**WORK REQUIRED**
Check each line of the listing below for the string "trap", and copy the ones that have it.

**DATA TO EXAMINE**
————

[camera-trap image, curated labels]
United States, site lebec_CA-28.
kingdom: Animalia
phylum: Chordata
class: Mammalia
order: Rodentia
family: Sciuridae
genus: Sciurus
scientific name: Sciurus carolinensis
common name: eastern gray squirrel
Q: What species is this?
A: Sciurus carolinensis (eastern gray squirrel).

————

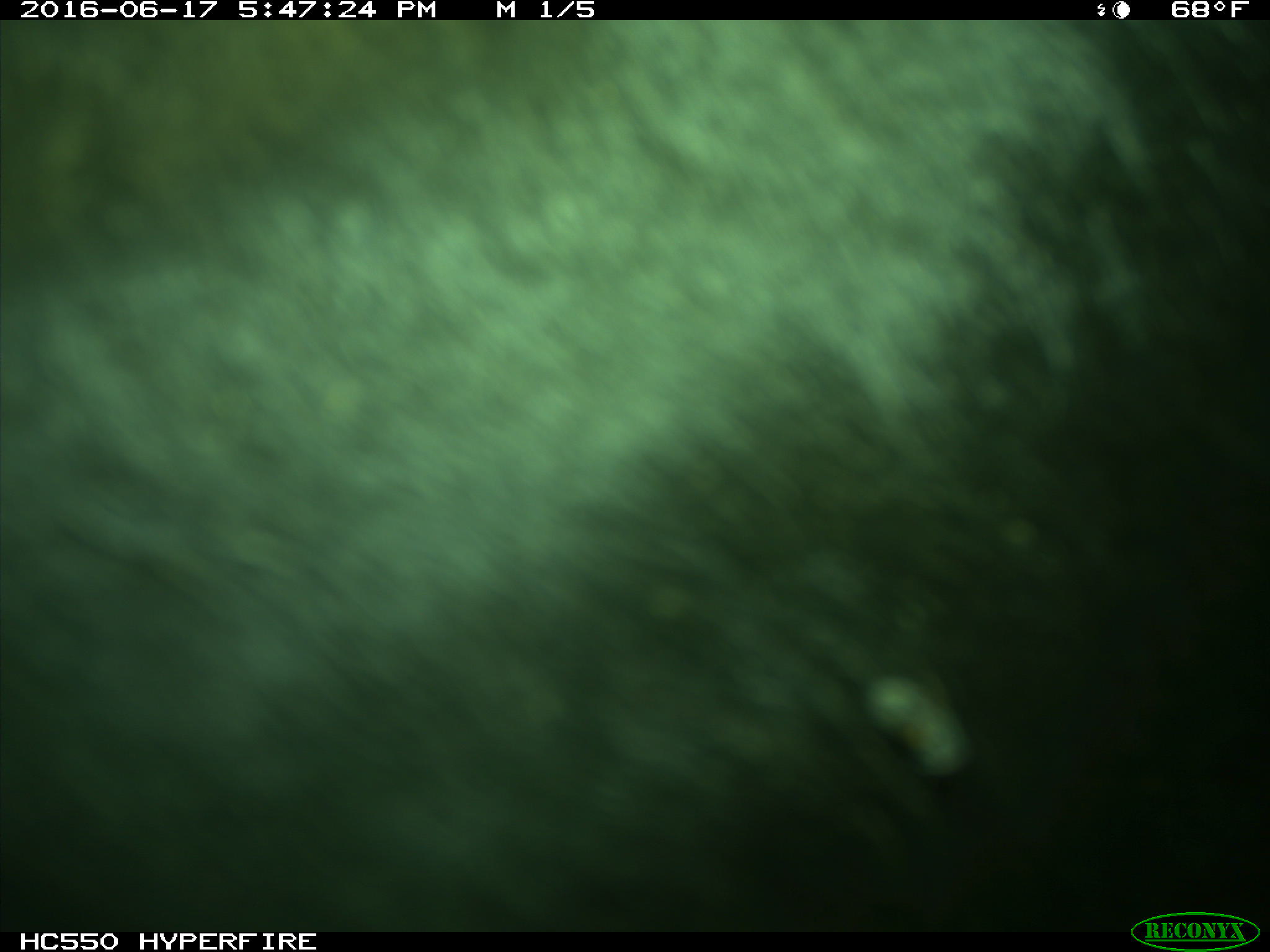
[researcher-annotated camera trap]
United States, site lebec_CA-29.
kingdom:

————

**WRITTEN RESPONSE**
[camera-trap image, curated labels]
[researcher-annotated camera trap]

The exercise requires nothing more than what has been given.